A une époque où tout se sait en temps réel, où chaque internaute peut exprimer son point de vue sur les sites et plateformes communautaires, comment expliquer le mutisme dont font souvent preuve ces grands patrons? Sont-ils insensibles à l'opinion ? Selon Jean-Pierre Beaudoin, « la question n’est pas seulement celle de la rapidité et de l’extension des moyens de communication, c’est d’abord celle du statut du dirigeant devant l’opinion. Le dirigeant est aujourd’hui l’incarnation de l’entreprise. Le besoin de personnalisation de tout pouvoir fait que sa parole engage la totalité de son entreprise à tout moment. On veut encore voir l’homme, y compris parfois dans des aspects de sa vie privée, mais la parole et le comportement du dirigeant ne sont plus libresdu fait de leurs conséquences pour l’image et la réputation de l’entreprise qu’il incarne. C’est d’autant plus vrai si l’entreprise est cotée : la parole et le comportement du dirigeant produisent des effets boursiers ». Un silence qui s'apparenterait donc, dans certains cas, à un devoir de réserve vis à vis des actionnaires. Et, dans tous les cas la communication doit être très contrôlée afin de ne pas heurter négativement le cours d'une action et la faire plonger. Ce qui serait l'inverse même de la mission qui est confiée aux dirigeants !  Le plus souvent entre action et opinion, aucune hésitation... ou, a contrario, « un plan de communication peut être dirigé en priorité vers les actionnaires », relève Eric Maillard,  managing director de Ogilvy PR, qui poursuit, «il arrive fréquemment que des sociétés communiquent sur un nombre de licenciements supérieur à la réalité. Ce qui a pour effet de faire monter automatiquement le cours de Bourse. » 

E-RÉPUTATION : UN MANQUE DE VEILLE DÛ À UN PROBLÈME « GÉNÉRATIONNEL »

A ce devoir de réserve s'ajoute également un paramètre générationnel, selon Ludovic François qui a mis en place un protocole expérimental sur l'e-réputation pour les élèves d'HEC Paris. « Les grands patrons sont dans des stratégies de consolidation de leurs appuis et sont mis en place pour préserver des intérêts, mais pas pour communiquer sur leur situation ou la justifier. Nous sommes à une époque où règnent de grandes entreprises globalisées et les dirigeants doivent être attentifs à ce qu'ils expriment. La communication est culturelle et on ne s'exprime pas de la même façon selon les pays et les circonstances. Néanmoins, avec les outils du web 2.0, chacun peut exprimer son opinion instantanément et les codes ont changé. Le conformisme qui régnait à une époque entre le pouvoir, les services de communication et les médias n'est plus de mise. L'opinion publique a pris le relais. Toutefois, au-delà de leur devoir de réserve, certains patrons font partie d'une génération qui n'a pas encore pris en compte l'influence du web 2.0, ni mis en place de dispositifs de surveillance de leur image pour gérer leur e-réputation. Certains grands groupes du CAC 40 n'effectuent pas de veille Internet sur le nom de leurs principaux dirigeants et ne l'ont pas encore intégrée dans leur culture. » 

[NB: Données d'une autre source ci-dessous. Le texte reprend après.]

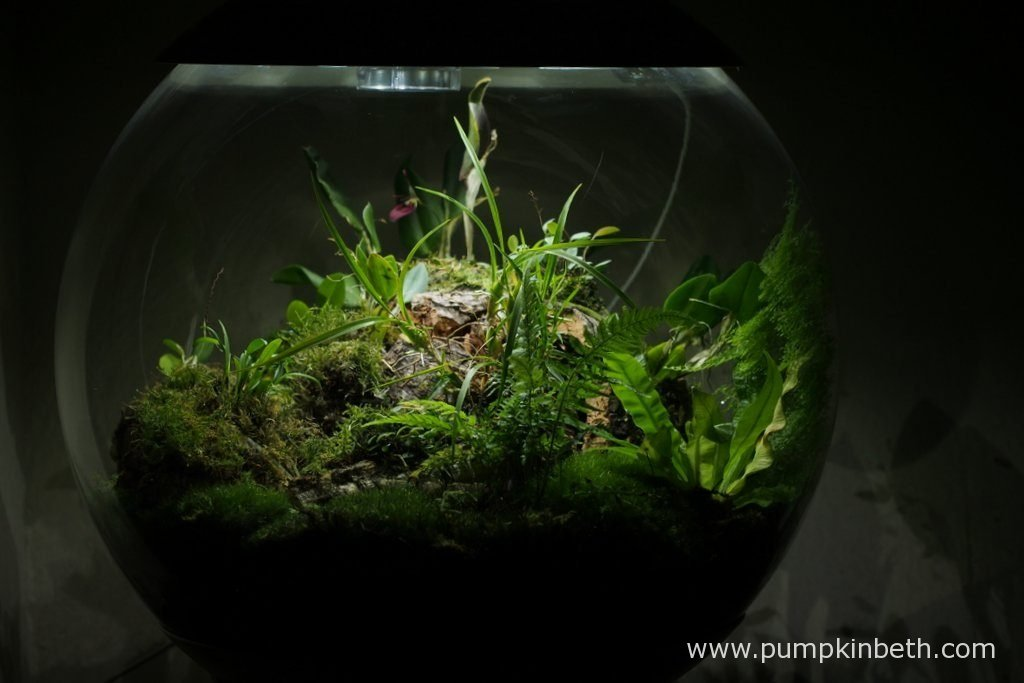 My BiOrbAir Terrarium is pictured here on the 13th August 2016. This BiOrbAir terrarium is planted with a variety of miniature orchids, ferns and moss.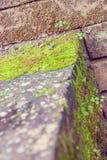 Vieux mur et fond vert de MOS Image stock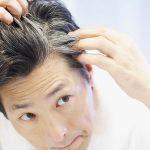 Les cheveux gris prematures sont hereditaires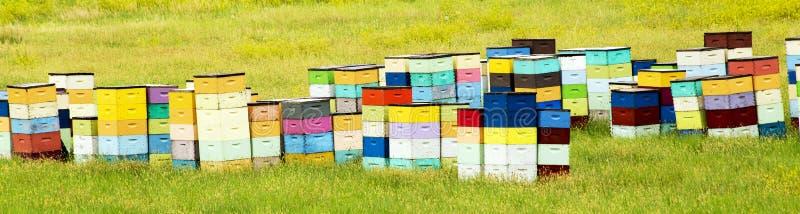Colmenas coloridas de la colina del balanceo de Dakota del Sur, cerca de Cust imagen de archivo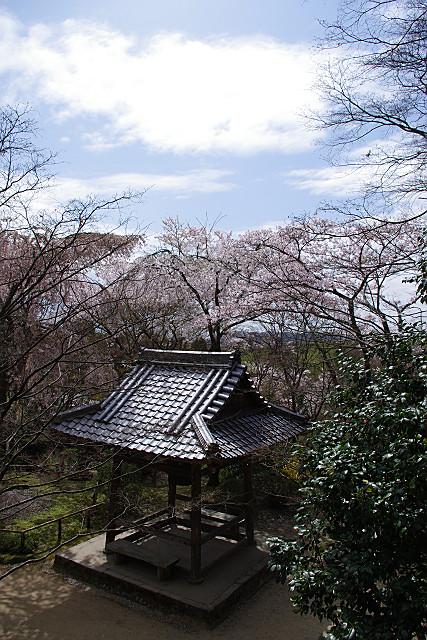 鐘楼の脇に西行桜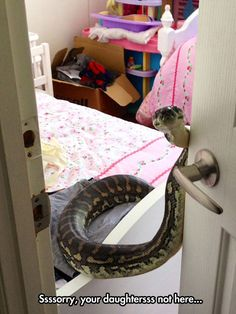 That snake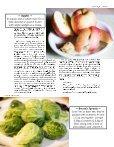 Fall 2015 | Homeschool Science - Page 5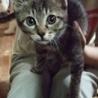 遊びた盛りの子猫ちゃん。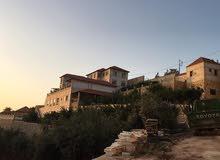 قصر للبيع في الاردن السلط مليونين دينار اردني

Une situation appelée à changer avec l'arrivée des nouvelles générations qui utiliseront le web et ses outils dans leur communication. « Les budgets se déporteront dans cette direction car ces dirigeants-là seront tout à fait conscients de l'impact de ce média sur leur image et sur la réputation des entreprises », anticipe Ludovic François.  Un avis partagé par Eric Maillard : « Avec l’arrivée des quadras, la situation évolue, mais ce n’est pas encore acquis. »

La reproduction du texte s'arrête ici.